Sedentary TV Time May Cut Life Short

BrainCouch potatoes beware: every hour of television watched per day may increase the risk of dying earlier from cardiovascular disease.

Australian researchers tracked the lifestyle habits of 8,800 adults and found that each hour spent in front of the television daily was associated with: • an 11 percent increased risk of death from all causes, • a 9 percent increased risk of cancer death; and • an 18 percent increased risk of cardiovascular disease (CVD)-related death.

Compared with people who watched less than two hours of television daily, those who watched more than four hours a day had a 46 percent higher risk of death from all causes and an 80 percent increased risk for CVD-related death. This association held regardless of other independent and common cardiovascular disease risk factors, including smoking, high blood pressure, high blood cholesterol, unhealthy diet, excessive waist circumference, and leisure-time exercises.

While the study focused specifically on television watching, the findings suggest that any prolonged sedentary behavior, such as sitting at a desk or in front of a computer, may pose a risk to one's health. The human body was designed to move, not sit for extended periods of time, said David Dunstan, Ph.D., the study's lead author and professor and Head of the Physical Activity Laboratory in the Division of Metabolism and Obesity at the Baker IDI Heart and Diabetes Institute in Victoria, Australia.

"What has happened is that a lot of the normal activities of daily living that involved standing up and moving the muscles in the body have been converted to sitting," Dunstan said. "Technological, social, and economic changes mean that people don't move their muscles as much as they used to - consequently the levels of energy expenditure as people go about their lives continue to shrink.

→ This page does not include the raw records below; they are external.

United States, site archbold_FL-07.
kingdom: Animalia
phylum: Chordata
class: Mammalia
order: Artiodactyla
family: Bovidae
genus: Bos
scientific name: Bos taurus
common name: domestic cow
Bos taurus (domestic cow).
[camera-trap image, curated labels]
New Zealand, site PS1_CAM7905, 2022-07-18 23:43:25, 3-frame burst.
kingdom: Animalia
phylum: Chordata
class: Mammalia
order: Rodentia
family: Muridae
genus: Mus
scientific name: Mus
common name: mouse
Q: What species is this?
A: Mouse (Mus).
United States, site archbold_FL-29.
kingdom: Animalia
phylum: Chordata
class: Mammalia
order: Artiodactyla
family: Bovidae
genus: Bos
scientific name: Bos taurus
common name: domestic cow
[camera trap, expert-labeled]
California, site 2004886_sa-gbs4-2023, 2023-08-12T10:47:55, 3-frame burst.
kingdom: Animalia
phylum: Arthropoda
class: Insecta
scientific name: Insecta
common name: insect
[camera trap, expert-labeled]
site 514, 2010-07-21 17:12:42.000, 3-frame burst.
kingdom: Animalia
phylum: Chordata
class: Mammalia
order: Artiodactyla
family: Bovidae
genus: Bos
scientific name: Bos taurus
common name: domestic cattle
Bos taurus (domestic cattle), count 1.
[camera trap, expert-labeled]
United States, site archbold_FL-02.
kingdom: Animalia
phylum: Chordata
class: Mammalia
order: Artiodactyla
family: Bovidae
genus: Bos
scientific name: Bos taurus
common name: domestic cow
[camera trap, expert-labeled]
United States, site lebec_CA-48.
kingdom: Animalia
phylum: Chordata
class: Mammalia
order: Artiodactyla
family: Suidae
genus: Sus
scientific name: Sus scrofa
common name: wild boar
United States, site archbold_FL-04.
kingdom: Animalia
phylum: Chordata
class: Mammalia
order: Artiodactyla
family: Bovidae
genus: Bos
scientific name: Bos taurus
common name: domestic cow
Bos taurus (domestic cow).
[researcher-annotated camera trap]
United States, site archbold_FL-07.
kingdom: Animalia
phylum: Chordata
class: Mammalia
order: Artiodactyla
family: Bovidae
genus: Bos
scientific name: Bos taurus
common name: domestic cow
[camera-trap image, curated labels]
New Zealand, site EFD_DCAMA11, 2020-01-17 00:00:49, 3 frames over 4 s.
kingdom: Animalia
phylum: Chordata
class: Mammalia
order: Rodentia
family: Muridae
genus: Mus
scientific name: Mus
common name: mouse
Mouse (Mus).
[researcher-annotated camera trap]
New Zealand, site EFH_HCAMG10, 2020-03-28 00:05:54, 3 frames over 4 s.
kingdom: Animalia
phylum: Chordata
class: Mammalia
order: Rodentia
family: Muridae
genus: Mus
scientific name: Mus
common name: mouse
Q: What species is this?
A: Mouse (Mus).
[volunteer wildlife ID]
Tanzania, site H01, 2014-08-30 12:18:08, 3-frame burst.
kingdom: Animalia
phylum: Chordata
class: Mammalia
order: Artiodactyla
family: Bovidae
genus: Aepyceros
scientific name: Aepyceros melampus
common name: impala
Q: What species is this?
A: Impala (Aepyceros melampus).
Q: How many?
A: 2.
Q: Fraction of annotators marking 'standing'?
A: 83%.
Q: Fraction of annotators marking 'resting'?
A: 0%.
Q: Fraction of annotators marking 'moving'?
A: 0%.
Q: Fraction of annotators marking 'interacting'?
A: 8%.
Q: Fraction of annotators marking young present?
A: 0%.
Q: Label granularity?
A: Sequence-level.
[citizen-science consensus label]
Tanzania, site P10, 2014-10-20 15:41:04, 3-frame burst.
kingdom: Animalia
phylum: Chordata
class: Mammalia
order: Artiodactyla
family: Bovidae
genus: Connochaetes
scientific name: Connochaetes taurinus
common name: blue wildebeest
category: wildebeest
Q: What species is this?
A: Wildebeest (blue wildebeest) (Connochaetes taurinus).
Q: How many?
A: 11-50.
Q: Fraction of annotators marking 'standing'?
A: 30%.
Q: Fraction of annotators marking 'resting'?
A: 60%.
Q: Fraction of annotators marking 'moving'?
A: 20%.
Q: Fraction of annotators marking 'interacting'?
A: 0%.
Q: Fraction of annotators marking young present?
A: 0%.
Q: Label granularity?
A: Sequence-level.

For many people, on a daily basis they simply shift from one chair to another - from the chair in the car to the chair in the office to the chair in front of the television."

Dunstan said the findings apply not only to individuals who are overweight and obese, but also those who have a healthy weight. "Even if someone has a healthy body weight, sitting for long periods of time still has an unhealthy influence on their blood sugar and blood fats," he said.

Although the study was conducted in Australia, Dunstan said the findings are certainly applicable to Americans. Average daily television watching is approximately three hours in Australia and the United Kingdom, and up to eight hours in the United States, where two-thirds of all adults are either overweight or obese.

The benefits of exercise have been long established, but researchers wanted to know what happens when people sit too much. Television-watching is the most common sedentary activity carried out in the home.